The second of the three settings is abstract convexity; there, families
of sets called "convex" obey certain axioms. Such finite structures
are called convex geometries when they have the Minkowski-Krein-Milman
property: every set is the convex hull of its extreme points. Two
classical examples of convex geometries come from shelling of
partially ordered sets and simplicial shelling of triangulated graphs.

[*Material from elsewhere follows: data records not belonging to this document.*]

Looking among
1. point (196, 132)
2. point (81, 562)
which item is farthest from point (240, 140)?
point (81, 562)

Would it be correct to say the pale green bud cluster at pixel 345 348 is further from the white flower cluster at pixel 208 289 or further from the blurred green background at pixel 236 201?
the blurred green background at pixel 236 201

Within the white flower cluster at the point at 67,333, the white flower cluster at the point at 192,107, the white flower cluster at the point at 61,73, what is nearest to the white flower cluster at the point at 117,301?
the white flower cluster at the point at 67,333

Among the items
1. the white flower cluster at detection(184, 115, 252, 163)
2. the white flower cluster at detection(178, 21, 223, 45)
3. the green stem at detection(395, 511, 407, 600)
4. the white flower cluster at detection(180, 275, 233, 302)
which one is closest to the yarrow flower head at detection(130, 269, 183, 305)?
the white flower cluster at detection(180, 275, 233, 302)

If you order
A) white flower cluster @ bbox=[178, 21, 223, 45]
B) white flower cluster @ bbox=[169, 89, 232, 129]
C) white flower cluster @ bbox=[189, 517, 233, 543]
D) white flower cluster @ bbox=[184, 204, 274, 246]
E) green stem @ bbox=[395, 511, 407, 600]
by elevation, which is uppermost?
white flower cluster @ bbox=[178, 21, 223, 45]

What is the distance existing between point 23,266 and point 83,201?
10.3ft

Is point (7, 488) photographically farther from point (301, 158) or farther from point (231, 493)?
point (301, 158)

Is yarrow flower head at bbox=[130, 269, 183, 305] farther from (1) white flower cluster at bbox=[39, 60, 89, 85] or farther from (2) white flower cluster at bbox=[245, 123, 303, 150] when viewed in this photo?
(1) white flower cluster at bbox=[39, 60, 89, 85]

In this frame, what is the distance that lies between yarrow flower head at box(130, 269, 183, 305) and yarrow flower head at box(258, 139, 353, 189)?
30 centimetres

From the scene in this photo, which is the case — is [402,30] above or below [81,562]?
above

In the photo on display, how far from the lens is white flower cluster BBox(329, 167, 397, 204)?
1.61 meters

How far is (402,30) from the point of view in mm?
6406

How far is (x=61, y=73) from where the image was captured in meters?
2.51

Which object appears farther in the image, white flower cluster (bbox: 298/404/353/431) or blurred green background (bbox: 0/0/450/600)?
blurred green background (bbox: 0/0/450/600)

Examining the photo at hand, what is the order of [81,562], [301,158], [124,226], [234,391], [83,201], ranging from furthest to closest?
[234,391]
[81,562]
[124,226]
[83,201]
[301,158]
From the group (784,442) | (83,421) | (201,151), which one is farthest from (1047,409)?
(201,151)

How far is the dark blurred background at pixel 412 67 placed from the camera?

Last June I characterized, by a five-point condition, a class of
betweennesses generating a class of convex geometries that subsumes
the two examples.
http://users.encs.concordia.ca/~chvatal/abc.pdf
Laurent Beaudou, Ehsan Chiniforooshan, and I have additional
results on such betweennesses.
The last setting lies between physics and philosophy: in his effort to
develop a causal theory of time, Hans Reichenbach
http://en.wikipedia.org/wiki/Hans_Reichenbach
introduced the notion of causal betweenness, which is a ternary
relation defined on events in probability spaces. This January,
Baoyindureng Wu and I characterized, by easily verifiable properties,
abstract ternary relations isomorphic to Reichenbach's causal
betweenness.
http://arxiv.org/abs/0902.1763
A nice connection with a 1979 theorem of Jarda Opatrny
http://dx.doi.org/10.1137/0208008
appears here.
The joint work with Laurent Beaudou, Ehsan Chiniforooshan, and
Baoyindureng Wu was done in our research group ConCoCO
http://users.encs.concordia.ca/~concoco/
(Concordia Computational Combinatorial Optimization).